Berdasarkan kepada prinsip-prinsip tersebut, maka NU berpandangan bahwa produk peraturan perundangan hendaklah dapat: (1) melindungi semua golongan; (2) berkeadilan; (3) sesuai dengan agama/keyakinan/kepercayaan masyarakat yang disahkan keberadaannya di Indonesia; (4) sesuai dengan nilai-nilai kepatutan dan budaya masyarakat yang tidak bertentangan dengan agama; (5) selalu memiliki wawasan ke depan.
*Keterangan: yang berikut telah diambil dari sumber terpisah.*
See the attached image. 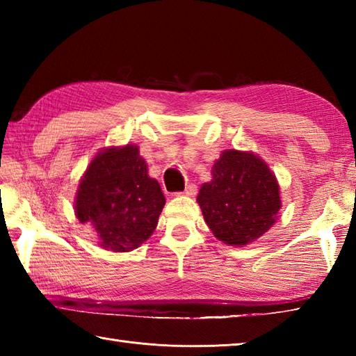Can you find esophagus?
I'll list each match as a JSON object with an SVG mask.
<instances>
[{"label":"esophagus","mask_w":356,"mask_h":356,"mask_svg":"<svg viewBox=\"0 0 356 356\" xmlns=\"http://www.w3.org/2000/svg\"><path fill=\"white\" fill-rule=\"evenodd\" d=\"M195 193H197V186L190 184V185L185 188L184 193H177V195H188V197H194Z\"/></svg>","instance_id":"34e87169"}]
</instances>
NU memandang bahwa penyerapan hukum Islam ke dalam hukum nasional adalah suatu keniscayaan, karena sebagian besar masyarakat Indonesia beragama Islam di mana ada bagian-bagian dari hukum Islam yang dapat terlaksana secara paripurna memerlukan peranan dan dukungan negara. Oleh karena itu, NU memandang penyerapan hukum Islam ke dalam hukum nasional dapat diwujudkan sejalan dengan semangat bhinneka tunggal ika dalam bingkai Negara Kesatuan Republik Indonesia. Hal ini disebabkan karena hukum Islam adalah semuanya membawa kemaslahatan bagi umat manusia dan alam semesta, sehingga tidak akan terjadi diskriminasi terhadap warga negara yang berbeda budaya maupun agama.

Pola penyerapan itu dapat dilakukan dalam tiga hal yaitu formal, substansial, dan esensial, tergantung pada materi dan ruang lingkup berlakunya.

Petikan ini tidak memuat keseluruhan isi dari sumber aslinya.